- What you need to do -
In the post on "green nukes," what is the title of the book Curt Stager wrote?

Tuesday, 5 July 2011

“Green Nukes” an important climate change mitigation tool

Adam Curry interviewed Curt Stager, the author of Deep Future: The Next 100 Years of Life on Earth for his Big Book Show. During the interview, Curry and Stager spent several minutes discussing the potential for “green nukes” to be an important climate change mitigation tool.

Aside: Adam Curry interviewed me four years ago about Adams Engines; he has been interested in new nuclear power plants for a long time. End Aside.

There are many terrific reasons to favor the rapid development of nuclear fission technology.

It is a reliable and affordable alternative to hydrocarbon combustion
It is a technology that can use less material per unit energy output than any other power source
It is a technology where much of the cost comes in the form of paying decent salaries to a large number of human beings
It is a technology where wealth distribution is not dependent on the accident of geology or the force of arms in controlling key production areas
It is an energy production technology where the waste materials are so small in volume that they can be isolated from the environment
It is a technology that is so emission free that it can operate without limitation in a sealed environment – like a submarine
It is an important climate change mitigation tool

For some odd reason, possibly having to do with certain brands of political ideology, many nuclear professionals are reluctant to emphasize that last feature. They count themselves as climate change skeptics who occasionally indicate a belief that the whole topic is a plot designed to make their hobbies (for example: racing, RV’ing or boating) more expensive by enriching liberal elite carbon market traders. (Note: I am not expressing any agreement with that statement.)

(Stored data)

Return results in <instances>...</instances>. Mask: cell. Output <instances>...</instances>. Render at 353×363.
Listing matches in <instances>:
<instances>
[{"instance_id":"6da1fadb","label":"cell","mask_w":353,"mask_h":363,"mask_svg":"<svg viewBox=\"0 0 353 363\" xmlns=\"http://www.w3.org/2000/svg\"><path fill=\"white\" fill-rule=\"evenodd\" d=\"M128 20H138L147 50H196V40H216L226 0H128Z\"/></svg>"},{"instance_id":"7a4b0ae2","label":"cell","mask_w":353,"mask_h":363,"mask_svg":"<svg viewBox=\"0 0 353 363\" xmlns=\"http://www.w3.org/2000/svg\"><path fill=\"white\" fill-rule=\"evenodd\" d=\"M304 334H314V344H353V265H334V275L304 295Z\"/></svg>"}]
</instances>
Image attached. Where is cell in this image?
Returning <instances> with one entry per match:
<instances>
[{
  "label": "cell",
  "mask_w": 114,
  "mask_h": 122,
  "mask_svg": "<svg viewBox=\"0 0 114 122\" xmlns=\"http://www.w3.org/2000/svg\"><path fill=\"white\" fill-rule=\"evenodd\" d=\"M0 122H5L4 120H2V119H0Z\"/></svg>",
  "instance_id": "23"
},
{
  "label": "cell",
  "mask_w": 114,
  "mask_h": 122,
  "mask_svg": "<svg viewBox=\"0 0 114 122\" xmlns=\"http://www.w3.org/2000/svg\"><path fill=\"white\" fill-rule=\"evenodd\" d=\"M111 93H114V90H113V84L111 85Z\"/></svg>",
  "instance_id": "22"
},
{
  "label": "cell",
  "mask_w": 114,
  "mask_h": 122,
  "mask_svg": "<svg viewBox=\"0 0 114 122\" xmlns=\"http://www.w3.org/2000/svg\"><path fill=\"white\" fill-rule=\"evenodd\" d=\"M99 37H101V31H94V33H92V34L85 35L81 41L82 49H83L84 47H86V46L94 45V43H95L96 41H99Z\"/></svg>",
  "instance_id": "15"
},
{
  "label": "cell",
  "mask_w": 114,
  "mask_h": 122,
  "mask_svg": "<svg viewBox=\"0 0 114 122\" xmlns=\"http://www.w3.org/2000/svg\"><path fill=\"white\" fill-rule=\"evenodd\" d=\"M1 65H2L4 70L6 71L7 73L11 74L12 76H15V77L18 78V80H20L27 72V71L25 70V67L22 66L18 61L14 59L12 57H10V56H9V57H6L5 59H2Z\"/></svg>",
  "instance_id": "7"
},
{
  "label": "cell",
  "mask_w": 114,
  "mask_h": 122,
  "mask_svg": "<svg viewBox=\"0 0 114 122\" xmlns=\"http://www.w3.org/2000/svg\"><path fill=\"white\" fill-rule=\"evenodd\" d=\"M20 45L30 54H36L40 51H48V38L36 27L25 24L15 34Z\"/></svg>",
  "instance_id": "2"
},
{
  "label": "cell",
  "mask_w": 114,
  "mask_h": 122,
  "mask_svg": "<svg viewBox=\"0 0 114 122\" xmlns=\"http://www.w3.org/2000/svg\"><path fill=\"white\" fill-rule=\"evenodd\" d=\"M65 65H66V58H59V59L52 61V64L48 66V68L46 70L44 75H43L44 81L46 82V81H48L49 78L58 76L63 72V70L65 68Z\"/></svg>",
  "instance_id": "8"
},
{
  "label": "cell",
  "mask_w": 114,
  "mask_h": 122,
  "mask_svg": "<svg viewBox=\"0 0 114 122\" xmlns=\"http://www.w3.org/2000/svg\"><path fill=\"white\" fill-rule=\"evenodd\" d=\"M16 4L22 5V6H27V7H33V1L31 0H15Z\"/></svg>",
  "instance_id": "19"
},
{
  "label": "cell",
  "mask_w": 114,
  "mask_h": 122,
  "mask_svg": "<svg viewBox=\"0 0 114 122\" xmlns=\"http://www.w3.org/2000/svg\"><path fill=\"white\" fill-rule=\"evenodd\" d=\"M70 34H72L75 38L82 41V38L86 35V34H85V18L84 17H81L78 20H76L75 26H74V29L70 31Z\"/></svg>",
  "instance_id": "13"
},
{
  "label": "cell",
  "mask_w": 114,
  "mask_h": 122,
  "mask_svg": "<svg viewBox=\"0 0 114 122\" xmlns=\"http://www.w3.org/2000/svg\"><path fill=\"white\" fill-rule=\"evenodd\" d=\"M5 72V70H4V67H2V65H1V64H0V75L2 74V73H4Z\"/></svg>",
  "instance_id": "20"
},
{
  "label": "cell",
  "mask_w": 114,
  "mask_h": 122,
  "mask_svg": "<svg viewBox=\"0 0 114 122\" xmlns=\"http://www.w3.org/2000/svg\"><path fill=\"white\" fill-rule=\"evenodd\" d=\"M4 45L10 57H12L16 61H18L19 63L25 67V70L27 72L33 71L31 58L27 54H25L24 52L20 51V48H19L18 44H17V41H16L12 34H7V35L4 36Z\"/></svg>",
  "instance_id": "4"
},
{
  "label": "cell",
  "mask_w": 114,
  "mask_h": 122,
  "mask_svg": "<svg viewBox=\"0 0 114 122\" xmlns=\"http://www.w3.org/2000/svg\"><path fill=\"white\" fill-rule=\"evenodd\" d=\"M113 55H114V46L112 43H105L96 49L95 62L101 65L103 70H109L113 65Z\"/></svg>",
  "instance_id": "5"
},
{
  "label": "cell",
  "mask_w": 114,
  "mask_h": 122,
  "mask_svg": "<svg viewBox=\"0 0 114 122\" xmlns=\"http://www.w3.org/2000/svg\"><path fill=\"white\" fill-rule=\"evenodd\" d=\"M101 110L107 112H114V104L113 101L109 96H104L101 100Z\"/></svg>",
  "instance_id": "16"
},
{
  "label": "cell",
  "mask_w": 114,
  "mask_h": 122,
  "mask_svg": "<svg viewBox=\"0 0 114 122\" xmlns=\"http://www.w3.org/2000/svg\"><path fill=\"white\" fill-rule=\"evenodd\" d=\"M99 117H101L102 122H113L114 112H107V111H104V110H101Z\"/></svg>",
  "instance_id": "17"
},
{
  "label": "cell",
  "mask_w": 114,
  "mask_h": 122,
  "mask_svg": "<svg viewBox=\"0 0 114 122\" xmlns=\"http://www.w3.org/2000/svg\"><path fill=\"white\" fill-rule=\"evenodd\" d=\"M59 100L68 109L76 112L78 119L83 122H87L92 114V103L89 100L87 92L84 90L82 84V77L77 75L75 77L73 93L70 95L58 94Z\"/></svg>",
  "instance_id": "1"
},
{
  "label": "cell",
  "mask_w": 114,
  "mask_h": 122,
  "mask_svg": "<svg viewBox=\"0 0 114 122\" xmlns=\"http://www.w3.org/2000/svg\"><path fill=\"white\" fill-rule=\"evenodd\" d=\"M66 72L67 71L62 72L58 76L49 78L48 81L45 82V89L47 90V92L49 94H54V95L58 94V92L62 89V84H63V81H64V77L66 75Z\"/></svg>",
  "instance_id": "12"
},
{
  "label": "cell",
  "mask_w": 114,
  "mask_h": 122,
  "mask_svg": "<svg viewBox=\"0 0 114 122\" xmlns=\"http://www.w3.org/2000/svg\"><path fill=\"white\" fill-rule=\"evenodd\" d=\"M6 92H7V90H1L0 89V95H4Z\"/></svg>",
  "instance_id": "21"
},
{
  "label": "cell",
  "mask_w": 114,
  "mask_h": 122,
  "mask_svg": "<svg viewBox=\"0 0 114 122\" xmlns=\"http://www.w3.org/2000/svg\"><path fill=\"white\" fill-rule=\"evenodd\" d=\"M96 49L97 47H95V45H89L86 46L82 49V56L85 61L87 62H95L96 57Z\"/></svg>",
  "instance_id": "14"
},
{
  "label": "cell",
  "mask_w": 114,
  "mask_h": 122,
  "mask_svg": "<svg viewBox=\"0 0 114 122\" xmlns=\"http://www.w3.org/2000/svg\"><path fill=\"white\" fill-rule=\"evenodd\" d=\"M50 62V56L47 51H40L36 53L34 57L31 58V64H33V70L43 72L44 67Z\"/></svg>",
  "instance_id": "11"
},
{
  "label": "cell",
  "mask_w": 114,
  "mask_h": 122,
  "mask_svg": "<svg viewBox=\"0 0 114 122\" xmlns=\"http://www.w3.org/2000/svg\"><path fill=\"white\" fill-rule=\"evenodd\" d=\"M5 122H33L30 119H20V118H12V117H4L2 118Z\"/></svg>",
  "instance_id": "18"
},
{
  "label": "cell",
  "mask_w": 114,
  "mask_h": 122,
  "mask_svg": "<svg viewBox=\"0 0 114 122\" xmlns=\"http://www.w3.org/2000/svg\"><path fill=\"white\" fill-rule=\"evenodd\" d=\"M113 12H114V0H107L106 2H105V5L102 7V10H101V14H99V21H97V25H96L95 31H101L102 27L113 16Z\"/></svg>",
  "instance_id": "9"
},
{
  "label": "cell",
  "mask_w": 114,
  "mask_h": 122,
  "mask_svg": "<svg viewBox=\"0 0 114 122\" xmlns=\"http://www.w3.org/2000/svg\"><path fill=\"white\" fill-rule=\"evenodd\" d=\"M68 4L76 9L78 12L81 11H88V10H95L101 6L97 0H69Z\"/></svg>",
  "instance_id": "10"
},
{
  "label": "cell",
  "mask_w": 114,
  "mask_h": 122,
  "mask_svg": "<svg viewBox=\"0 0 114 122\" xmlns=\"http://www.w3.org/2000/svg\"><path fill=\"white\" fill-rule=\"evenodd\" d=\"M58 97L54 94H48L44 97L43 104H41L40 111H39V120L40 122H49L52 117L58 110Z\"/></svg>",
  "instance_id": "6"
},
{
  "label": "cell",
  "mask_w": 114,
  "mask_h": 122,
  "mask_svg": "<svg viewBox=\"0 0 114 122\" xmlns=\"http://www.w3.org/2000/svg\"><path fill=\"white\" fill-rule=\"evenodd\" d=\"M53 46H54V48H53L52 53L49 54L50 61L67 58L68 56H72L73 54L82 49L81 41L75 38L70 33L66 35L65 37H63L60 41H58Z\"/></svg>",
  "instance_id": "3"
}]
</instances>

- Response -
Deep Future: The Next 100 Years of Life on Earth